En effet, le choix du Sénat à ce propos, en octobre dernier, fut l’objet de critiques de toute part. Les associations demandaient le 1er janvier 2014 ; les entreprises réclamaient le 1er janvier 2016. Les députés ont décidé finalement de couper la poire en deux en ramenant la date d’interdiction au 1er janvier 2015. C’était la position initiale du groupe socialiste et de Mme la rapporteur en première lecture ; elle reste toujours d’actualité pour cette deuxième lecture.
Cet apport nous paraît constituer un compromis acceptable. Si nous mettons en avant l’obligation de santé publique, nous devons également prendre en considération la capacité de nos entreprises à affronter une période économique particulièrement malaisée. L’impératif de redresser notre économie n’est pas incompatible avec la volonté de protéger nos concitoyens.

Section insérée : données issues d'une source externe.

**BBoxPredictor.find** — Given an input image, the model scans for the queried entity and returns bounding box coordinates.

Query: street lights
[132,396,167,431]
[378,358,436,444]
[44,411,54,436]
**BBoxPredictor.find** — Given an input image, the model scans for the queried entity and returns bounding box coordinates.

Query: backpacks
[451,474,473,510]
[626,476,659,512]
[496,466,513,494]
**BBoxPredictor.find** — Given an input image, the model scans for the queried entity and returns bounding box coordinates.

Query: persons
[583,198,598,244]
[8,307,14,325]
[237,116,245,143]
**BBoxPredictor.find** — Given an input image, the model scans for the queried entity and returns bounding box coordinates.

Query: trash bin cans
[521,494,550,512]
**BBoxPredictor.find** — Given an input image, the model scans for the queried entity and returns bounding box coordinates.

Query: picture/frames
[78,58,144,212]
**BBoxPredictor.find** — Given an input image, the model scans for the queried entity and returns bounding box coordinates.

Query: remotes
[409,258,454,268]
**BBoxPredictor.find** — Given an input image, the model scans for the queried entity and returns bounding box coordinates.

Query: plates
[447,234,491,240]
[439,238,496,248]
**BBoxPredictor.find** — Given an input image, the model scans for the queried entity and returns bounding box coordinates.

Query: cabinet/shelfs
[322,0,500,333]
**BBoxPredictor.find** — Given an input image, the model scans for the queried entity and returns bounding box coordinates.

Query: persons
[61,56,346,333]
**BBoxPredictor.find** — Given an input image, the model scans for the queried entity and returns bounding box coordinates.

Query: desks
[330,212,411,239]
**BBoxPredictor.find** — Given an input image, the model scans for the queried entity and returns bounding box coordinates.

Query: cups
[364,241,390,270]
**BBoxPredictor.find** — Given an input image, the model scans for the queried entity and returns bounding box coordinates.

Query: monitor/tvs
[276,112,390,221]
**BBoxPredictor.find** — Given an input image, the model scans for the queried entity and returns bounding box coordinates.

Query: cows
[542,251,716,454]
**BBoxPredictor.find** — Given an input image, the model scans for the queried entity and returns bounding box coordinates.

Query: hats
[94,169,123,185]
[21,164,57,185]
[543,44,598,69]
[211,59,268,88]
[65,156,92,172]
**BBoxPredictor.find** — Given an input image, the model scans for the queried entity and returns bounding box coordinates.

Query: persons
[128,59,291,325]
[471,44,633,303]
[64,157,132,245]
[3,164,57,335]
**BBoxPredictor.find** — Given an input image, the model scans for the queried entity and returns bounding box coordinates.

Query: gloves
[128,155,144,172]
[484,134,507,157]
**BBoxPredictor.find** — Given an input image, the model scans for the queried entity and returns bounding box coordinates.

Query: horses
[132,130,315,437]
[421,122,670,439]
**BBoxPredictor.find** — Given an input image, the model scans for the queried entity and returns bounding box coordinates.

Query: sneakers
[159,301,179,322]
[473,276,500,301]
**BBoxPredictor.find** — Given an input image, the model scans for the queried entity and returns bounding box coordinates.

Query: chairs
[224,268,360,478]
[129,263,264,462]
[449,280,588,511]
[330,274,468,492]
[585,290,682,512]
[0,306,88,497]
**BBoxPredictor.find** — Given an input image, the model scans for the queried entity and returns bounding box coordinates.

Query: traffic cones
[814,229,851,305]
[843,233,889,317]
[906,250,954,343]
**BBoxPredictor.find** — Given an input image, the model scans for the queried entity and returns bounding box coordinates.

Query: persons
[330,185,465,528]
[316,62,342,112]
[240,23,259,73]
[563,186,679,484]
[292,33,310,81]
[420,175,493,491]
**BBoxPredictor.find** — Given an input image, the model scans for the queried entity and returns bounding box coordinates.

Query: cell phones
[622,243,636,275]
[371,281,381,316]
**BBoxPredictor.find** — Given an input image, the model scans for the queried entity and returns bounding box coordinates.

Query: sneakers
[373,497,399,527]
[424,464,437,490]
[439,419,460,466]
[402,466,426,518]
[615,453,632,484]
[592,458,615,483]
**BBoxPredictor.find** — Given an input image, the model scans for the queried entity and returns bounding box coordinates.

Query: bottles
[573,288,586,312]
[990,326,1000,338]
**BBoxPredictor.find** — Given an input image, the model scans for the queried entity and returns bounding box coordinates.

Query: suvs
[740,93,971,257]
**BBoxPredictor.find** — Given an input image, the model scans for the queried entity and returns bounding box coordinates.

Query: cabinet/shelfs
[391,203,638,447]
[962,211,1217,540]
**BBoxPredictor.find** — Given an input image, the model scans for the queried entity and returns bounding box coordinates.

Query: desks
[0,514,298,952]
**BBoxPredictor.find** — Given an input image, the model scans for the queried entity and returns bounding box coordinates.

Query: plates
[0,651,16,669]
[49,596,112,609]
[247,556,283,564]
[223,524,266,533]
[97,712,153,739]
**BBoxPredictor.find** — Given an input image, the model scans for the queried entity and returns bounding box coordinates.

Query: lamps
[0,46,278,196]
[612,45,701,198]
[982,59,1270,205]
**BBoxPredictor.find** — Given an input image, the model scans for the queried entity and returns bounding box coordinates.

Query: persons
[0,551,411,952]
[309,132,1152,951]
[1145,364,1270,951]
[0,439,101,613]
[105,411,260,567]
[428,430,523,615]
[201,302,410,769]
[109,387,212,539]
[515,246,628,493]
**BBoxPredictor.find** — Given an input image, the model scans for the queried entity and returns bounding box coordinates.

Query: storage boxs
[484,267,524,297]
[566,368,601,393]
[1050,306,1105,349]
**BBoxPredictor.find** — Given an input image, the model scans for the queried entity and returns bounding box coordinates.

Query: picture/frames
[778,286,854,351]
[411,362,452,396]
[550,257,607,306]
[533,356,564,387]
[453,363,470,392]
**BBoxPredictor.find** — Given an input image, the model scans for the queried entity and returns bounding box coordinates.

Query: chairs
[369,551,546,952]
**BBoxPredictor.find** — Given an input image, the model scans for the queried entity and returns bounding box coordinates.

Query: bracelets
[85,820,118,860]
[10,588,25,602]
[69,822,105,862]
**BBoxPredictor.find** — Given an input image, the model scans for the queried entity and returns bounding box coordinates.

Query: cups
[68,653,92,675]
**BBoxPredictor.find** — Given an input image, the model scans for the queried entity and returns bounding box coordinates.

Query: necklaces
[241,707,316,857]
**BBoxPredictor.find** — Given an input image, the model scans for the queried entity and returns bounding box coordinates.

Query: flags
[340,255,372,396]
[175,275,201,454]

Conscients des risques du bisphénol, les industriels n’ont pas attendu la discussion de ce texte pour travailler depuis quelques mois sur des produits alternatifs. La mouture actuelle – la date du 1er janvier 2015 – leur laisse du temps pour trouver les procédés innovants, les mettre en œuvre et vérifier l’innocuité des substances alternatives.
À cet égard, cette proposition de loi pourra même représenter une chance pour l’industrie française. En effet, partout en Europe, les pays commencent à appliquer des législations interdisant le BPA. J’ai pu lire, hier, un excellent article dans Le Monde sur le débat qui fait actuellement rage en Europe entre ceux qui préfèrent privilégier les entreprises et ceux qui se préoccupent aussi de prévention en matière de santé publique.
Si nos entreprises sont en avance pour la fabrication de ces substituts, ce sera un avantage économique majeur de pouvoir présenter des produits qui ne seront pas suspects d’avoir des effets nocifs. Sur les marchés extérieurs, en Allemagne, en Italie ou au Royaume-Uni, les consommateurs ne sont pas moins attentifs à leur état de santé que leurs homologues français.
Sur ce sujet, l’Assemblée nationale a écouté les avis de l’ensemble de la société civile, en adoptant deux mesures de compromis.
Premièrement, seuls les conditionnements entrant en contact direct avec les aliments seront concernés, alors que le texte sénatorial englobait également, jusqu’alors, les surfaces externes des emballages ou des récipients. Cette précision importante répond aux attentes industrielles – nombre d’entre nous ont été saisis de ce problème – et il est en cohérence avec le cadre scientifique aujourd’hui établi d’éviter la migration de BPA dans les aliments.
Deuxièmement, l’Assemblée nationale a décidé que le Gouvernement remettra avant le 1er juillet 2014 un rapport au Parlement pour évaluer les substituts possibles au BPA au regard de leur éventuelle toxicité. Ce rapport permettra, plus de six mois avant l’entrée en vigueur de la suspension, de faire un point d’étape et, le cas échéant, d’adapter notre législation, par exemple s’il n’existe pas de substitut acceptable pour certains produits alimentaires.
Enfin, à ce stade de la discussion parlementaire, il ne paraît pas raisonnable au groupe socialiste de rouvrir le débat sur des sujets portant sur les dispositifs médicaux.